Open has always attached importance to the processing and circulation of both its clients’ and employees’ personal data. In 2015, Open appointed a Data Protection Officer (DPO) responsible for independently overseeing the internal application of personal data protection principles for employees, clients or applicants. Since May 2017, Open has been rolling out the GDPR project under the joint responsibility of the DPO and the Chief Information Security Officer (CISO) who have, in particular, undertaken the following work:
- A mapping of the company’s personal internal and external data. This mapping has confirmed that our processing does not concern the particular categories of data under Article 9 of the GDPR, but rather “non-sensitive” personal data (name, first name, e-mail, telephone, position).
- The finalisation (ongoing) of a single registry of personal data and processing,
- Ongoing Data Privacy Impact Assessments (DPIA)

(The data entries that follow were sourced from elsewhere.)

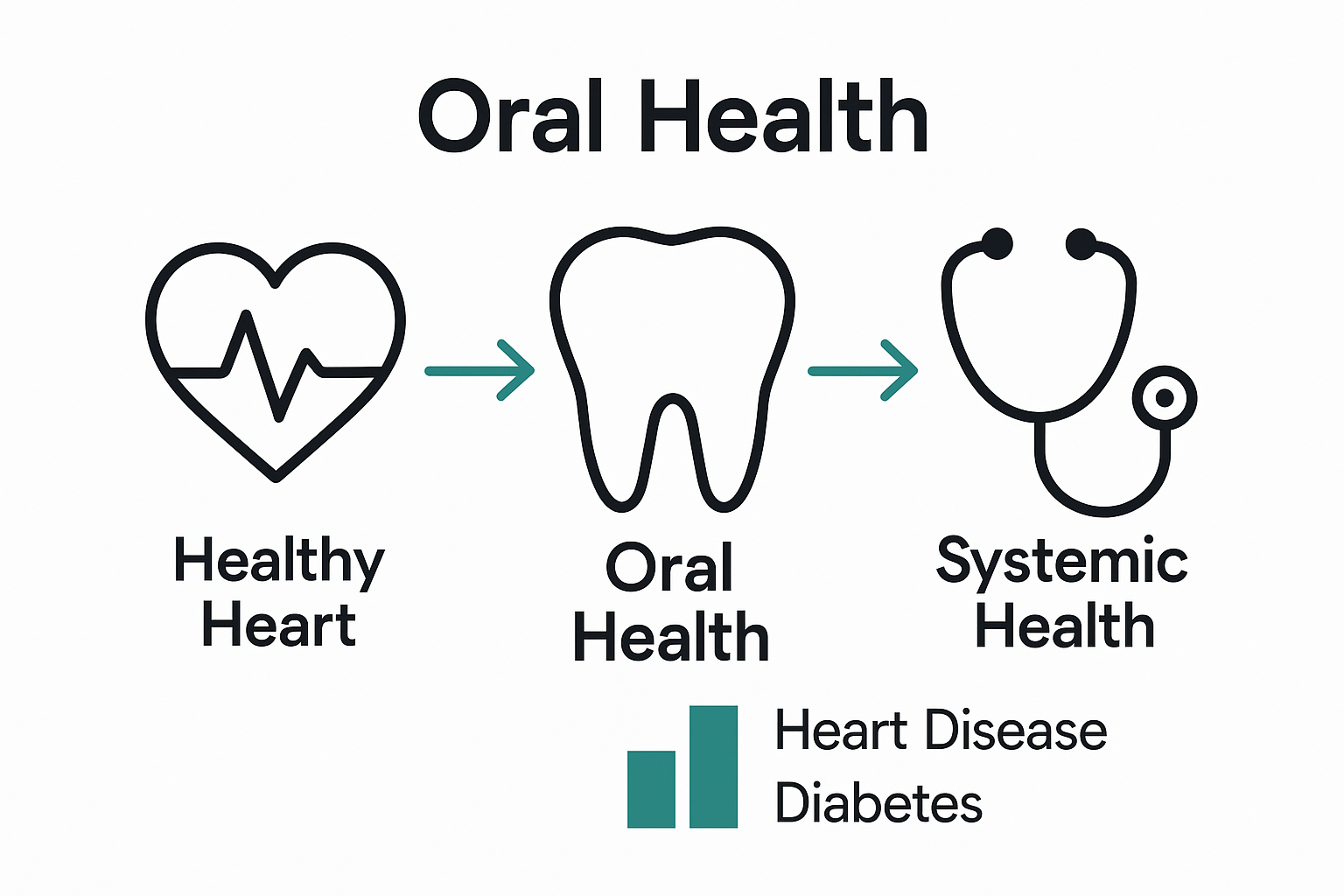 Oral Health

Healthy Heart

Oral Health

Systemic Health

Heart Disease
Diabetes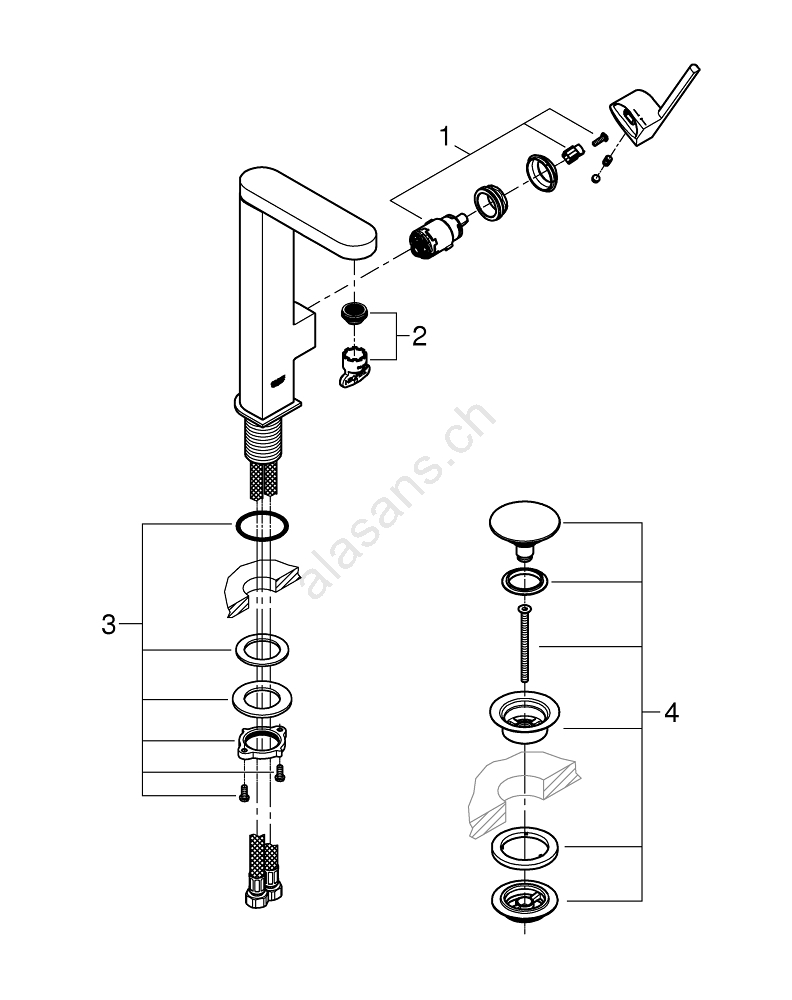 1
2
alasans.ch
3
4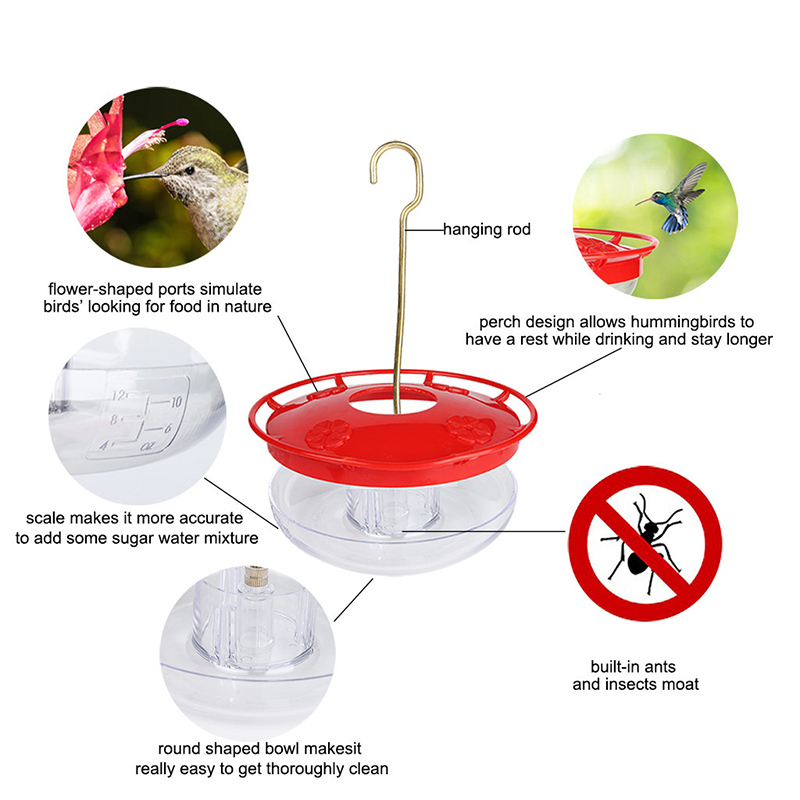 hanging rod

flower-shaped ports simulate birds' looking for food in nature

perch design allows hummingbirds to have a rest while drinking and stay longer

12 10 8 6 4 oz

scale makes it more accurate to add some sugar water mixture

built-in ants and insects moat

round shaped bowl makesit really easy to get thoroughly clean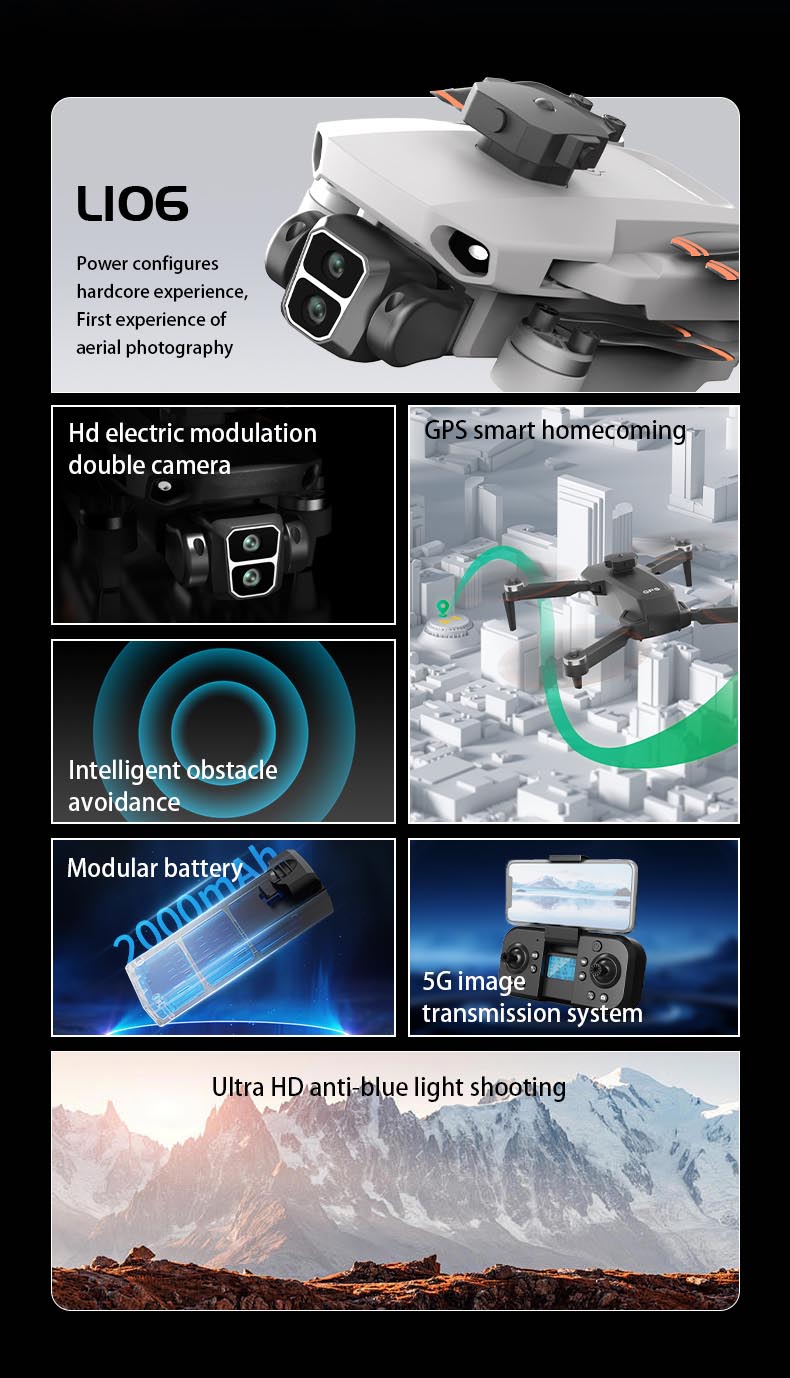 L106

Power configures hardcore experience, First experience of aerial photography

Hd electric modulation double camera

GPS smart homecoming

GPS

Intelligent obstacle avoidance

Modular battery

2000mAh

5G image transmission system

Ultra HD anti-blue light shooting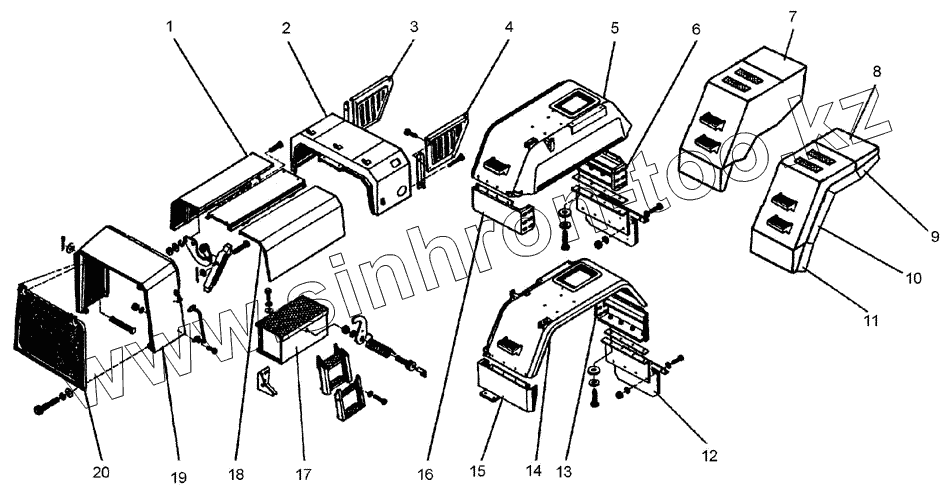 1
2
3
4
5
6
7
8
9
10
11
12
13
14
15
16
17
18
19
20

www.sinhron-too.kz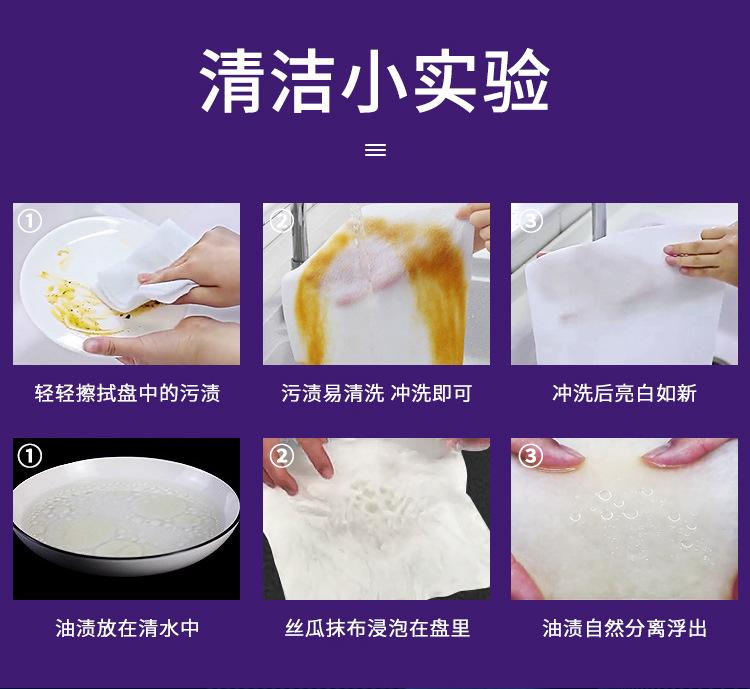 清洁小实验

①
轻轻擦拭盘中的污渍

②
污渍易清洗 冲洗即可

③
冲洗后亮白如新

①
油渍放在清水中

②
丝瓜抹布浸泡在盘里

③
油渍自然分离浮出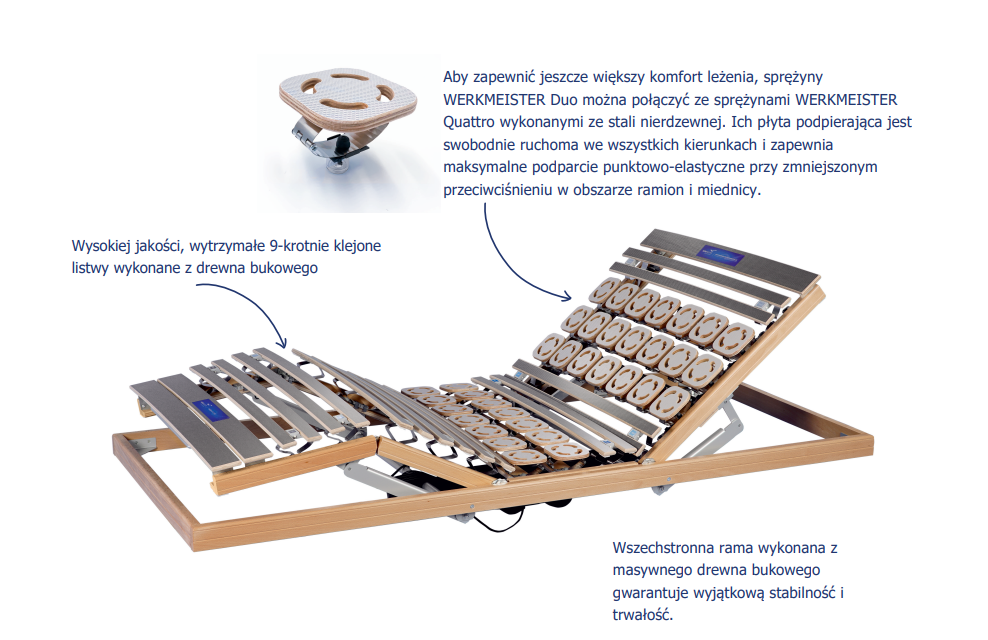 Aby zapewnić jeszcze większy komfort leżenia, sprężyny WERKMEISTER Duo można połączyć ze sprężynami WERKMEISTER Quattro wykonanymi ze stali nierdzewnej. Ich płyta podpierająca jest swobodnie ruchoma we wszystkich kierunkach i zapewnia maksymalne podparcie punktowo-elastyczne przy zmniejszonym przeciwciśnieniu w obszarze ramion i miednicy.

Wysokiej jakości, wytrzymałe 9-krotnie klejone listwy wykonane z drewna bukowego

Wszechstronna rama wykonana z masywnego drewna bukowego gwarantuje wyjątkową stabilność i trwałość.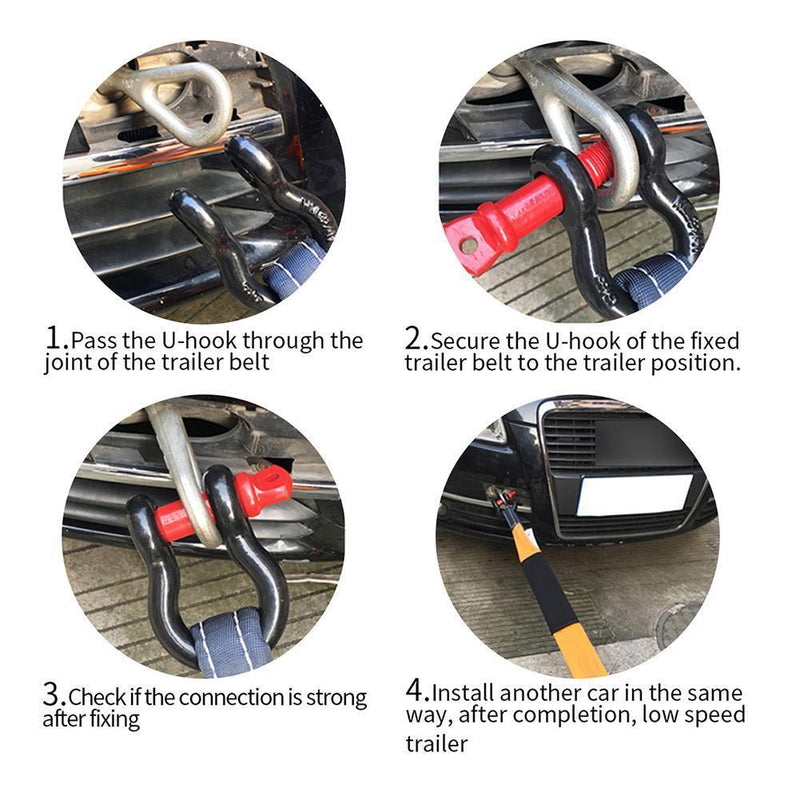 1.Pass the U-hook through the joint of the trailer belt

2.Secure the U-hook of the fixed trailer belt to the trailer position.

3.Check if the connection is strong after fixing

4.Install another car in the same way, after completion, low speed trailer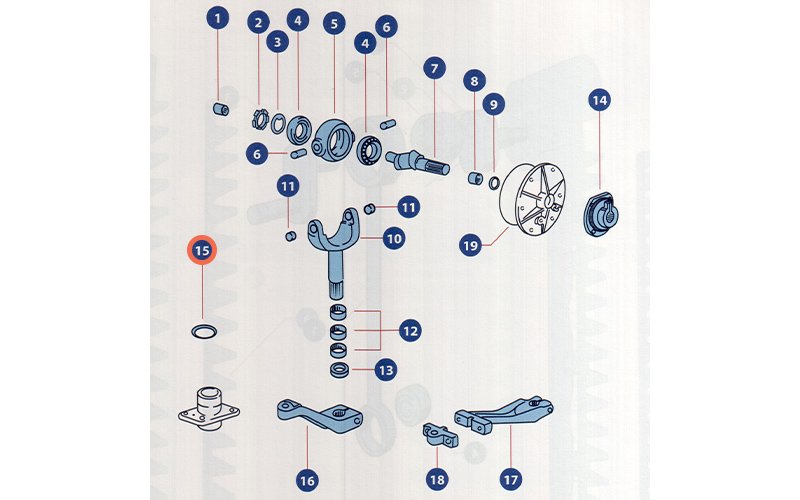 1
2
3
4
5
4
6
7
8
9
14
6
11
11
10
19
15
12
13
16
18
17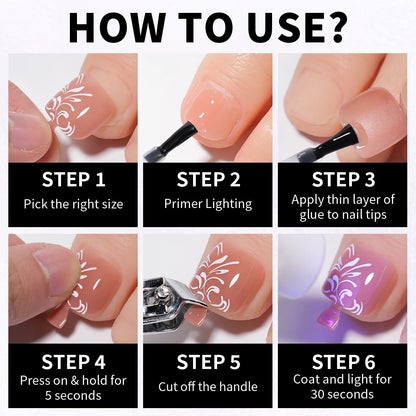 HOW TO USE?

STEP 1
Pick the right size

STEP 2
Primer Lighting

STEP 3
Apply thin layer of glue to nail tips

STEP 4
Press on & hold for 5 seconds

STEP 5
Cut off the handle

STEP 6
Coat and light for 30 seconds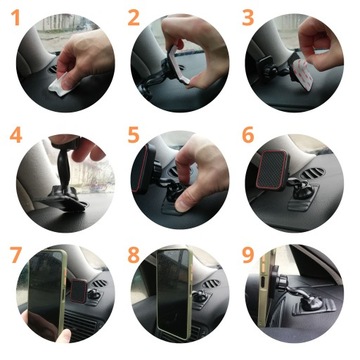 1
2
3
4
5
6
7
8
9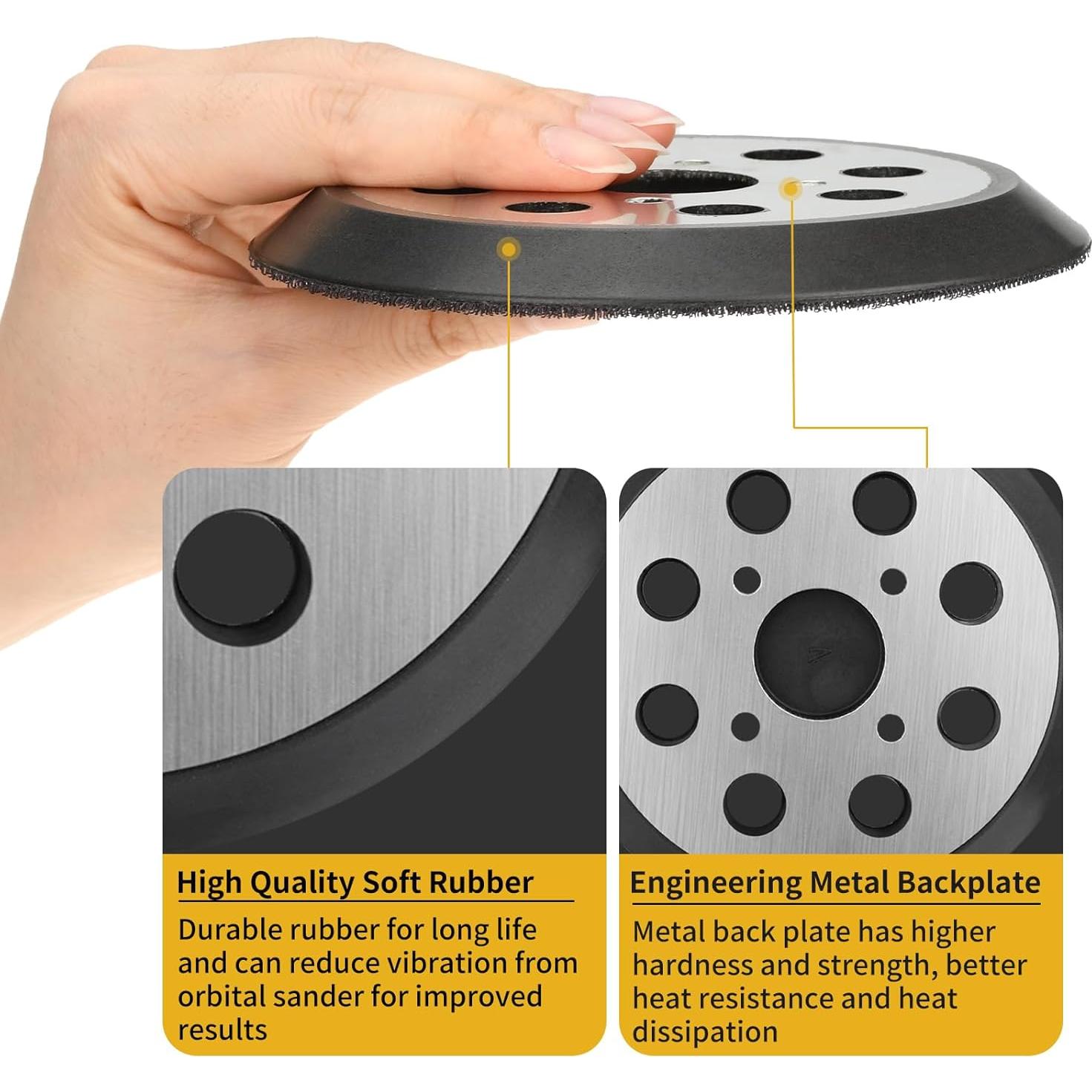 High Quality Soft Rubber

Durable rubber for long life and can reduce vibration from orbital sander for improved results

Engineering Metal Backplate

Metal back plate has higher hardness and strength, better heat resistance and heat dissipation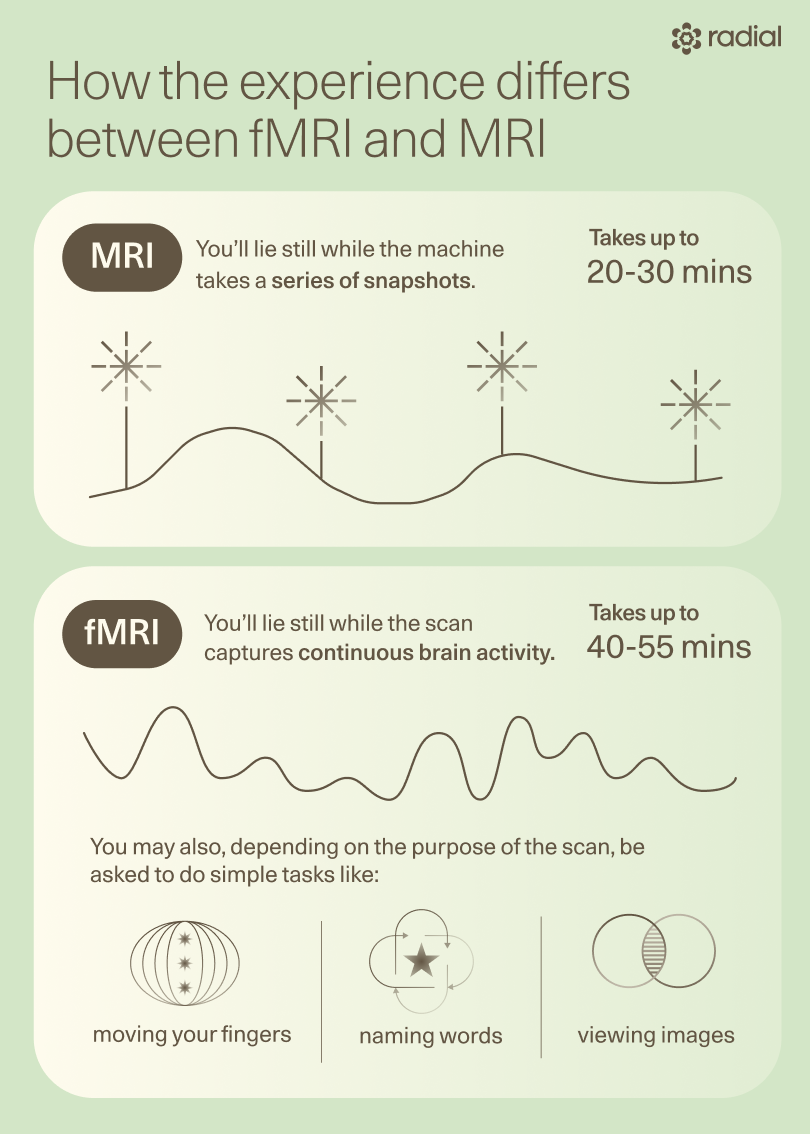 radial

How the experience differs between fMRI and MRI

MRI

You'll lie still while the machine takes a series of snapshots.

Takes up to
20-30 mins

fMRI

You'll lie still while the scan captures continuous brain activity.

Takes up to
40-55 mins

You may also, depending on the purpose of the scan, be asked to do simple tasks like:

moving your fingers

naming words

viewing images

- Regular awareness-raising communication to all employees regarding information system security measures. GDPR-dedicated communications are being rolled out.
- New processes have been put in place so as to guarantee personal data protection; different committees will ensure compliance with these processes.
Finally, please rest assured that Open is committed to a continuous approach to securing its information system by guaranteeing the protection of the personal data of its clients and employees, and to doing this in particular through its recent ISO 27001 certification.